Formal Satisfaction of the Duty to Account
The Rules of Civil Procedure set out the nature of and requirements to pass accounts. That is to say, the process for formal – or judicial – review of a Trustee’s accounting, what we call a “passing of accounts”, is subject to specific requirements as to form and content.
A formal passing of accounts is not a strict requirement. Such a proceeding typically arises where one or more beneficiaries object to the informal financial information provided by the Trustee, such that a judicial determination becomes necessary. Otherwise, where the Public Guardian and Trustee or the Office of the Children’s Lawyer are involved, passings of accounts are commonplace. Of note, however, any party with a financial interest in the trust or estate can compel a passing of accounts by obtaining a court order.
As the term “accounts” implies, the exercise is largely a question of accounting – identifying and categorizing items such as original assets, original liabilities, assets held, assets distributed, assets received, liabilities outstanding, etc. These are generally filtered through four categories: capital receipts, capital disbursements, revenue receipts, and revenue disbursements. Where called upon to provide information related to particular transactions, the Trustee will be expected to have diligently kept records, such that he or she is in a position to provide vouchers as necessary (e.g., bank statements, receipts, etc.).
The Standard of Recordkeeping Required for an Estate Trustee and the Standard of Care with Respect to a Trustee’s Duty to Account
Baran v Cranston, 2022 ONSC 6636, provides a helpful refresher on the standard of recordkeeping required of an Estate Trustee and the standard of care with respect to a Trustee’s duty to account.
As stated at paragraph 14 of Baran, “the standard of care for an estate trustee is the standard of care of a person of ordinary care and diligence in managing their own affairs”. Thankfully, this standard is not one of perfection, as, per paragraph 16 of Baran, an “estate trustee [is] not required to obtain a receipt for every expense in order to allow her to be reimbursed for expenses she incurred, where she produced accurate accounts for all expenses, which were incurred for the benefit of the estate, along with […] corroborating documents.”
A common sense approach guides the determination as to whether a Trustee has met the standard of recordkeeping required of him or her and the standard of care expected with respect to his or her duty to account.
Failure to Comply with an Order to Pass Accounts
To emphasize the gravity of the duty to account, consider the case of Estate of Nordby, 2023 ONSC 821, where an Estate Trustee was imprisoned for contempt when he failed to comply with an order to pass accounts.

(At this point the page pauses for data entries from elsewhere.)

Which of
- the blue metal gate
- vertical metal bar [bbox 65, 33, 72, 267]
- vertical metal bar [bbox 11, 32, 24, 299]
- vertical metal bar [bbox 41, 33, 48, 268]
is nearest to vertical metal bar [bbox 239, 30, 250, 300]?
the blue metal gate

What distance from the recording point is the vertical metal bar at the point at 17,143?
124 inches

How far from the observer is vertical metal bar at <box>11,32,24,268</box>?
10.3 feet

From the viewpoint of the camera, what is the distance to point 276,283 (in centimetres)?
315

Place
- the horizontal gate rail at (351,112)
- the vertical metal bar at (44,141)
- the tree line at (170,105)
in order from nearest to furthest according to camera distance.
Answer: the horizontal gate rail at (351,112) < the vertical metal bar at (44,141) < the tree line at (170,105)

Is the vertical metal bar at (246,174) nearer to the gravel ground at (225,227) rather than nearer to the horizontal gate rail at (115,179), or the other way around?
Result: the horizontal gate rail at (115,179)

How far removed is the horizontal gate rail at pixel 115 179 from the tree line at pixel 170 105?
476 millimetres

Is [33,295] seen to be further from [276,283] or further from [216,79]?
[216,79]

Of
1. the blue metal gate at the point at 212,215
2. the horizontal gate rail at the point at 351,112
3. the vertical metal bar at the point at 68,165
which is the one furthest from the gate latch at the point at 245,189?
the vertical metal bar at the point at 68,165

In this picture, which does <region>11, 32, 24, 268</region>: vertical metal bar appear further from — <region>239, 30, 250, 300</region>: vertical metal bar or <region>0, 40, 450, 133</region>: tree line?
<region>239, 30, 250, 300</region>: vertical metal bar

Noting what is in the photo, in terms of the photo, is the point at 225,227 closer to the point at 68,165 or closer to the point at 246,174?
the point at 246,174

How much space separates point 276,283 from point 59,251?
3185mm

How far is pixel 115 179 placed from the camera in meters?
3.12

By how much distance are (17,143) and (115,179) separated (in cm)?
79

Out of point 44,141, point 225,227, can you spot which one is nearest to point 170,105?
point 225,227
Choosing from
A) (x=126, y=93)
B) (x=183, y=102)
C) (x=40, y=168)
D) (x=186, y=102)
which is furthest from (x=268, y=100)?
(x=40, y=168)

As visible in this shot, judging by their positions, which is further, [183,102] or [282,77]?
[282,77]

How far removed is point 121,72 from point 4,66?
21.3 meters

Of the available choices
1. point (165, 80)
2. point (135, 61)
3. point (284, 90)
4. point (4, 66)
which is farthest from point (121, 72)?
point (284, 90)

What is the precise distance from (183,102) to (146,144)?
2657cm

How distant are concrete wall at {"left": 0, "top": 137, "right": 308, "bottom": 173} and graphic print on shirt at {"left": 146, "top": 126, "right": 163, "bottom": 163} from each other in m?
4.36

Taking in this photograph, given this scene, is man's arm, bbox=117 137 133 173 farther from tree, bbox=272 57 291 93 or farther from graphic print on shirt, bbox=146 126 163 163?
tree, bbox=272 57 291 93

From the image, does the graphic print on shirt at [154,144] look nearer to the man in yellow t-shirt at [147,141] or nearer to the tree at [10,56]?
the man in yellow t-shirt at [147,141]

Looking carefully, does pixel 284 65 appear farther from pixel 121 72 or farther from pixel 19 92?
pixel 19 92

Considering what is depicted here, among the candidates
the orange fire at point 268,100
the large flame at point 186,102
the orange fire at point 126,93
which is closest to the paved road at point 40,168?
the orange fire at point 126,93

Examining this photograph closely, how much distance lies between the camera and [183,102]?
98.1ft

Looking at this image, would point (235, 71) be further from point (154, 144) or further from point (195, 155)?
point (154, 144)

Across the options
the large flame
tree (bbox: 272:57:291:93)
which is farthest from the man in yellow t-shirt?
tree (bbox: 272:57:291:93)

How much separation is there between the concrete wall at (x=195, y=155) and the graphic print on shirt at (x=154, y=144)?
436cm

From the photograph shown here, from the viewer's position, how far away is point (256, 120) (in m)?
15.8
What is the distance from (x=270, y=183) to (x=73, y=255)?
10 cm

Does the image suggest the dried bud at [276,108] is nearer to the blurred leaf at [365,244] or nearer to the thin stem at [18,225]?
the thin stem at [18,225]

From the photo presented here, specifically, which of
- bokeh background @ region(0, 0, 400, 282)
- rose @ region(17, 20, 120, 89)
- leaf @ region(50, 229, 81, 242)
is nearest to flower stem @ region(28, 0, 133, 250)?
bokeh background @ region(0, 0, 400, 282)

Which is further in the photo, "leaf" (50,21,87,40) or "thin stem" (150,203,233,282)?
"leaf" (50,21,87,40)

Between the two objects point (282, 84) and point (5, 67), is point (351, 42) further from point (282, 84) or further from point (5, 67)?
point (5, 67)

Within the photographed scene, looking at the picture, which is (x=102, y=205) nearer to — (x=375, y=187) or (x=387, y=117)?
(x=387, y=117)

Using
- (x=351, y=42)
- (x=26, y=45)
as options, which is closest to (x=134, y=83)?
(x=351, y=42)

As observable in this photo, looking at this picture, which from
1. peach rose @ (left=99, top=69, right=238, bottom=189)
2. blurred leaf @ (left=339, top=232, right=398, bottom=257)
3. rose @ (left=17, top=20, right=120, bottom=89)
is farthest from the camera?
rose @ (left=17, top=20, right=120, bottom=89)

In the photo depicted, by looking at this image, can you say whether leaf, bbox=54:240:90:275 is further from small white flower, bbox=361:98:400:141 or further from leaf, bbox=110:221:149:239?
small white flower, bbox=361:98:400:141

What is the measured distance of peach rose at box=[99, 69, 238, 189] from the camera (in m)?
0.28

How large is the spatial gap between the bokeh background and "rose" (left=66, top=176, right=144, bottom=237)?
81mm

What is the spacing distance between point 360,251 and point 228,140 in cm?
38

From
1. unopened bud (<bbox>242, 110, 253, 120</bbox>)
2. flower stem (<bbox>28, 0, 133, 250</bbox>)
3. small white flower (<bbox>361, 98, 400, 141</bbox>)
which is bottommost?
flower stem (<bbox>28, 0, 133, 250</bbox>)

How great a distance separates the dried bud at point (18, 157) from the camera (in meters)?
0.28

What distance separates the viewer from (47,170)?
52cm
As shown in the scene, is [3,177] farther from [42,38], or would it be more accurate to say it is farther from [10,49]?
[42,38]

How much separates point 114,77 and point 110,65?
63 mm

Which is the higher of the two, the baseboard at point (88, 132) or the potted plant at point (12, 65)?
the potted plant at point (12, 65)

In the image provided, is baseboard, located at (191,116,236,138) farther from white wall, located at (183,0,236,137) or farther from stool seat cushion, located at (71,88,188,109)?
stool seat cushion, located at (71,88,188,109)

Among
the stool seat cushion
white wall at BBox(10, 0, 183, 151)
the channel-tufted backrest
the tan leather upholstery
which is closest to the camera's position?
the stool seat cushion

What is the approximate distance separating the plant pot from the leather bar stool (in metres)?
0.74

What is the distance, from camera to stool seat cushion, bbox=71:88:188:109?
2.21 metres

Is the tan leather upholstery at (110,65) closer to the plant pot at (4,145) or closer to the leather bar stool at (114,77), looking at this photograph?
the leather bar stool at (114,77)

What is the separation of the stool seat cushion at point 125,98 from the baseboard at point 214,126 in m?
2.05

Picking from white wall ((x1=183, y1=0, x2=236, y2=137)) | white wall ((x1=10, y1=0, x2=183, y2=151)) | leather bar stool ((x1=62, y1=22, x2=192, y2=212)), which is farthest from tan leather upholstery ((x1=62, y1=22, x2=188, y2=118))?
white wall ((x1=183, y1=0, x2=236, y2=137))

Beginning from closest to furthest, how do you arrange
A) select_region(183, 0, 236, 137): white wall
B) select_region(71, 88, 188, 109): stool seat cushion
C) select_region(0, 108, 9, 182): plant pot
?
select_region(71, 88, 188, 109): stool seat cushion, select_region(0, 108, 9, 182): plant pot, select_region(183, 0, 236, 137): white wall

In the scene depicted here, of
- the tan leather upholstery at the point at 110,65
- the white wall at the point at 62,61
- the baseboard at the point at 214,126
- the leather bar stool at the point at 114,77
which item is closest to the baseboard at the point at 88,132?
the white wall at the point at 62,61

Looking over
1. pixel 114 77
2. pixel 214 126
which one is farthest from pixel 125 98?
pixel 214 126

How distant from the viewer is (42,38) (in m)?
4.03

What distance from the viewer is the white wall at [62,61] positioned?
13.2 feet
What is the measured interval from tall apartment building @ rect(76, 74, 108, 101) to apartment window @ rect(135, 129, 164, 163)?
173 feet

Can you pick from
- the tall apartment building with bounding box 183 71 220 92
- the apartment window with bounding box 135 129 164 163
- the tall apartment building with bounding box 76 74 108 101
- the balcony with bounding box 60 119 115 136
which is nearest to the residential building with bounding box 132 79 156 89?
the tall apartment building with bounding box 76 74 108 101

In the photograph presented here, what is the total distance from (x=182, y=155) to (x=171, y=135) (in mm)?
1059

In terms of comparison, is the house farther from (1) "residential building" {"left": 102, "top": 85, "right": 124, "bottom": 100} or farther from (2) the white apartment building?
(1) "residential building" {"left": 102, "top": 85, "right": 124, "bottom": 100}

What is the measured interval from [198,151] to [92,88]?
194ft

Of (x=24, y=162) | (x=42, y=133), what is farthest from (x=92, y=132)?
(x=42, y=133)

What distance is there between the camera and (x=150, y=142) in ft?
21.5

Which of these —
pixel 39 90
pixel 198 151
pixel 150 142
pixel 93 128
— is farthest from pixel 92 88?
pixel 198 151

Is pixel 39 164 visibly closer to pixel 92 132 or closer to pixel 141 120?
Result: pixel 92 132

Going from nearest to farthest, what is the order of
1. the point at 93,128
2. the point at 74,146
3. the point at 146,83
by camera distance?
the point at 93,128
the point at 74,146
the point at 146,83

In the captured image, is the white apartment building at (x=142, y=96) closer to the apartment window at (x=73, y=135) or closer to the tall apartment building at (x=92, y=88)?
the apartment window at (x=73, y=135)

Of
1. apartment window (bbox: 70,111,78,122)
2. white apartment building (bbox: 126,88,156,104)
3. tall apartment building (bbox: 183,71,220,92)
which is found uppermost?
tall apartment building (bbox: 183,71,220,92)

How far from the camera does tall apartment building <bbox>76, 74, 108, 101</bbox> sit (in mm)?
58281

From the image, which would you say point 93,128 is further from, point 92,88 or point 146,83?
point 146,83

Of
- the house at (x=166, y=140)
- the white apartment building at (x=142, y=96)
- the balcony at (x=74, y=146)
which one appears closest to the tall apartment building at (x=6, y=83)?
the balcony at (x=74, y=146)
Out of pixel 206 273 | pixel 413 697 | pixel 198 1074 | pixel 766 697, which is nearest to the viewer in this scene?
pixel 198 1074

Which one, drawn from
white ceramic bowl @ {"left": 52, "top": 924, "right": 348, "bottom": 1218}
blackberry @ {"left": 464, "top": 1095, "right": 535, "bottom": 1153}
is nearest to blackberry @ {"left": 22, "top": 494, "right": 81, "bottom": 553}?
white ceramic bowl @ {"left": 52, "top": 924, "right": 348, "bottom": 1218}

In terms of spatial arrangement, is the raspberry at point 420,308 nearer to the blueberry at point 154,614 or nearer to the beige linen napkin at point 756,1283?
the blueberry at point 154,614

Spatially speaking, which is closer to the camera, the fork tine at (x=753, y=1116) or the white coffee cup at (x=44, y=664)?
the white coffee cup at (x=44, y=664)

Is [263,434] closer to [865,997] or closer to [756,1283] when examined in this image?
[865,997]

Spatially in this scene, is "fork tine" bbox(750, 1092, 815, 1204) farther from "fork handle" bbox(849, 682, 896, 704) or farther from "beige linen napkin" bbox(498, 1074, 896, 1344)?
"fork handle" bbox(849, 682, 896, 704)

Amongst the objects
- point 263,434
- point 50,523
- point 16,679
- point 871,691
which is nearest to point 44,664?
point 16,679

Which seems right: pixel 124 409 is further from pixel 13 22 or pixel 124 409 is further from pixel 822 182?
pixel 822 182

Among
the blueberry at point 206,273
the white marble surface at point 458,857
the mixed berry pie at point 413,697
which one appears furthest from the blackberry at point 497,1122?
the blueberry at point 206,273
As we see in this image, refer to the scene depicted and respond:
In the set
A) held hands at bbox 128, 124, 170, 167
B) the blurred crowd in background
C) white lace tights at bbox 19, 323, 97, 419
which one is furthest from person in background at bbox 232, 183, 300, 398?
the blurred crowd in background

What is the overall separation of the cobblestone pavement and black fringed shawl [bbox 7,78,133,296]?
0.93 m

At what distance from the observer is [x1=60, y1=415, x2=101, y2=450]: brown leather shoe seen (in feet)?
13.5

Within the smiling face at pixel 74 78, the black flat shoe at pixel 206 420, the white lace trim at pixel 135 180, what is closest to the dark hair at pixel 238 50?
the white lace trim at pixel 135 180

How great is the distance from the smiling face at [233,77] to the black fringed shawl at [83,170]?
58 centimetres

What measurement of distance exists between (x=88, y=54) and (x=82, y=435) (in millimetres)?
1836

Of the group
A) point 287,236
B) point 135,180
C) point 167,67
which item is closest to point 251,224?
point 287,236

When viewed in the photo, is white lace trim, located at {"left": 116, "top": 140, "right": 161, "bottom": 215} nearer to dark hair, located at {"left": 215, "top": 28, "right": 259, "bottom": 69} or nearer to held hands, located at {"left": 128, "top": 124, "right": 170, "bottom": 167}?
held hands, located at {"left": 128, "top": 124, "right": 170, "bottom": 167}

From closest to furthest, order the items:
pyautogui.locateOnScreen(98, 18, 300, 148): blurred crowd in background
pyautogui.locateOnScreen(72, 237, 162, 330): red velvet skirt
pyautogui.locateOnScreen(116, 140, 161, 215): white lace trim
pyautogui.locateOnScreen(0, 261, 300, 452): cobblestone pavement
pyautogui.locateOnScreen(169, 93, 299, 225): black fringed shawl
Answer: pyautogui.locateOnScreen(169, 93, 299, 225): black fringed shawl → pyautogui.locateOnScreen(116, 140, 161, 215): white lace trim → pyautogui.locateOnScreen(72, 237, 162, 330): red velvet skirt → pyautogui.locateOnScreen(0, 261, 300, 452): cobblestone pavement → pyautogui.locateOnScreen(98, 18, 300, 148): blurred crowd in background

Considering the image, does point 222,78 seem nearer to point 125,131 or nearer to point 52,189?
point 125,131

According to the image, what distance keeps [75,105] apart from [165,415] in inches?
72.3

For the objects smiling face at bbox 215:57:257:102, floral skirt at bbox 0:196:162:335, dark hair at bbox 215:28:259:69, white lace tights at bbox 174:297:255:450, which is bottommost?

In Nordby, the Estate Trustee was the father of the deceased and grandfather to the beneficiaries. Mr. Nordby obtained a Certificate of Appointment of Estate Trustee with a Will on October 30, 2013, was ordered to pass accounts on April 12, 2017, and was found in contempt of the Order on September 28, 2022.
The Office of the Children’s Lawyer, acting as litigation guardian for the Estate Trustee’s minor grandson, demonstrated immense patience and restraint, attempting for several years to have the Estate Trustee comply with the 2017 Order. Even the 2022 Order showed grace – the contempt could be purged if accounts were passed within 60 days of the Order.
Notwithstanding the foregoing, Mr. Nordby seemingly took his duty lightly and, as a result, was ordered to be imprisoned for five days to, per paragraph 33 of the instant case, “make Mr. Nordby and the public ‘sit up and take notice.’”
Like the song lyric goes, Mr. Nordby “fought the law—and the law won.”
The role of Trustee can be both an immense privilege and an immense responsibility. When navigating the duties arising, it is prudent to consult with a qualified trust and estate lawyer.